Page excerpt below:
Recently, Brett Adcock, the founder and CEO of Figure, revealed a new machine learning model designed for humanoid robots. This announcement came two weeks after the company declared its decision to end its collaboration with OpenAI. The new model, named Helix, is described as a "universal" Vision-Language-Action (VLA) model.
VLA models are still an emerging concept in the robotics field, leveraging visual and language inputs to process information. One of the most well-known examples in this category is Google DeepMind's RT-2, which trains robots using a combination of video data and large language models (LLMs).
Helix operates similarly by integrating visual data and language prompts to control robots in real-time. According to Figure, Helix demonstrates strong object generalization capabilities, enabling it to grasp thousands of household items with various shapes, sizes, colors, and materials that were not included in its training set, simply through natural language instructions.
Helix aims to bridge the gap between visual and language processing. Upon receiving natural language voice commands, the robot first visually assesses its surroundings before executing tasks. For instance, it can be instructed to "pass the bag on your right to the robot on your right" or "take the bag from the robot on your left and put it in the open drawer." Both examples involve coordination between two robots since Helix is designed to simultaneously control two robots to collaborate on various household chores.
End of Page excerpt.
**Using the information:**
#1 Reproduce everything from "VLA models are" down to "language models (LLMs)." in the piece on Figure's Helix model.
#2 Write the next part of the article about Figure's Helix model, picking up after its final sentence.
Provided records below:
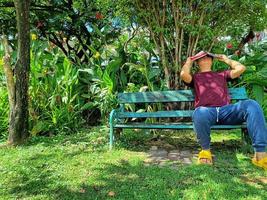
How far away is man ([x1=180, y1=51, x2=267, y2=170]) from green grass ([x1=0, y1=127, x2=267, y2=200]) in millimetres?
262

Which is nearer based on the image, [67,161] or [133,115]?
[67,161]

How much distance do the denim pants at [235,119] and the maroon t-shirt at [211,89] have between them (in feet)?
0.45

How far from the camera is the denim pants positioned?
4531 mm

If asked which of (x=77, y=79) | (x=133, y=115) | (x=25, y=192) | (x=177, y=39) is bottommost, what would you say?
(x=25, y=192)

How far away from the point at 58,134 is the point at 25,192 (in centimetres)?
280

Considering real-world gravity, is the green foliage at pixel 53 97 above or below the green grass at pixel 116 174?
above

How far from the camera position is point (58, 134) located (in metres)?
6.66

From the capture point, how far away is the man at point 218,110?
4.54 metres

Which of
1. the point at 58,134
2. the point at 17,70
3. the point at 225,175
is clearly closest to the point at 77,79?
the point at 58,134

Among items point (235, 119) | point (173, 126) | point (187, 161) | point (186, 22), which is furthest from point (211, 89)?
point (186, 22)

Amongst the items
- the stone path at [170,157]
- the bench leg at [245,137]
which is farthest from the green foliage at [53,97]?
the bench leg at [245,137]

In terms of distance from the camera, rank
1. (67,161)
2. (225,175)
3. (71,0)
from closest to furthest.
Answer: (225,175), (67,161), (71,0)

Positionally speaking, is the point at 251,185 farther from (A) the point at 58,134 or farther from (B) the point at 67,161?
(A) the point at 58,134

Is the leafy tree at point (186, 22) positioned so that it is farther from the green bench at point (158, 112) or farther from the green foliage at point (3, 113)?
the green foliage at point (3, 113)
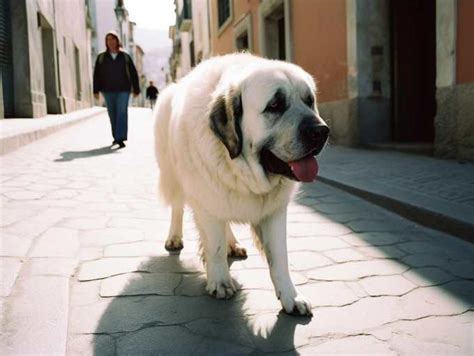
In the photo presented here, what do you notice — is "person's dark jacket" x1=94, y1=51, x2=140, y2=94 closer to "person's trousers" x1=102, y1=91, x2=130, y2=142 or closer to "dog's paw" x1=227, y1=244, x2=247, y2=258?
"person's trousers" x1=102, y1=91, x2=130, y2=142

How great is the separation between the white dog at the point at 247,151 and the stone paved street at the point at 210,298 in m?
0.22

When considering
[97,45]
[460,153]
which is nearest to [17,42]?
[460,153]

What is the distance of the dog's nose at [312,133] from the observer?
7.12 ft

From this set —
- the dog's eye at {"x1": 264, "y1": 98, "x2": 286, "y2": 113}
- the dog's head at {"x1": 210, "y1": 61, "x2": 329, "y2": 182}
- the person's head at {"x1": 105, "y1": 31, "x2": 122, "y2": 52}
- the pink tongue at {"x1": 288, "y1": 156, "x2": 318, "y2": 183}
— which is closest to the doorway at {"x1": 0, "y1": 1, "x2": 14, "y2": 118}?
the person's head at {"x1": 105, "y1": 31, "x2": 122, "y2": 52}

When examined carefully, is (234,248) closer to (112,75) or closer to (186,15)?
(112,75)

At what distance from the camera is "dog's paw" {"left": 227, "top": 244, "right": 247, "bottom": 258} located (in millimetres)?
3029

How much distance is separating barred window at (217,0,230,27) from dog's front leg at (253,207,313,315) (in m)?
17.1

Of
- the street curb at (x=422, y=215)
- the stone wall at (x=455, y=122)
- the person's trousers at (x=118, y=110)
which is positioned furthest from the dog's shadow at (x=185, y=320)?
the person's trousers at (x=118, y=110)

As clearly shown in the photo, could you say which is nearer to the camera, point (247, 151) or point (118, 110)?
point (247, 151)

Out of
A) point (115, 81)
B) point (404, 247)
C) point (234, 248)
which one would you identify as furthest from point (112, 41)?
point (404, 247)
End of Provided records.
**Expected outputs:**
#1
VLA models are still an emerging concept in the robotics field, leveraging visual and language inputs to process information. One of the most well-known examples in this category is Google DeepMind's RT-2, which trains robots using a combination of video data and large language models (LLMs).

#2
Figure highlights the application of VLA models by showcasing its Model 02 humanoid robot working in a home environment. Household environments are particularly complex for robots due to the lack of structured consistency compared to warehouses and factories.
Challenges in learning and control have been one of the main barriers preventing complex robotic systems from entering homes. Combined with price tags reaching tens of thousands of dollars, most humanoid robotics companies have not prioritized the home market. Typically, they first manufacture robots for industrial clients to enhance reliability and reduce costs before considering entering the home market. The widespread adoption of domestic robots may still take several years.
Although Figure previously focused on workplace pilot projects with companies like BMW, the release of Helix indicates that the company sees potential in the home market. Testing these training models in home environments is challenging because teaching robots to perform tasks in complex areas such as kitchens can help them develop broader behavioral capabilities across different scenarios.
Figure notes that for robots to function effectively in homes, they must be able to generate intelligent new behaviors as needed, especially when encountering unfamiliar objects. Currently, teaching robots even a single new behavior requires significant human effort: either hours of manual programming by doctoral-level experts or tens of thousands of demonstrations.
Manual programming isn't suitable for home environments due to the high number of unknown factors. The differences between kitchens, living rooms, and bathrooms, as well as the tools used for cooking and cleaning, vary widely. Additionally, people leave clutter, rearrange furniture, and prefer varying lighting conditions. This approach is both time-consuming and expensive, despite Figure being well-funded.
An alternative method involves extensive training. Mechanical arms used for grasping and placing objects are often trained in labs using this method. However, what people don't see is the hundreds of hours of repetitive practice required to make the demonstrations robust enough to handle highly variable tasks. To ensure a robot accurately grasps an object on its first attempt, it must have practiced doing so hundreds of times beforehand.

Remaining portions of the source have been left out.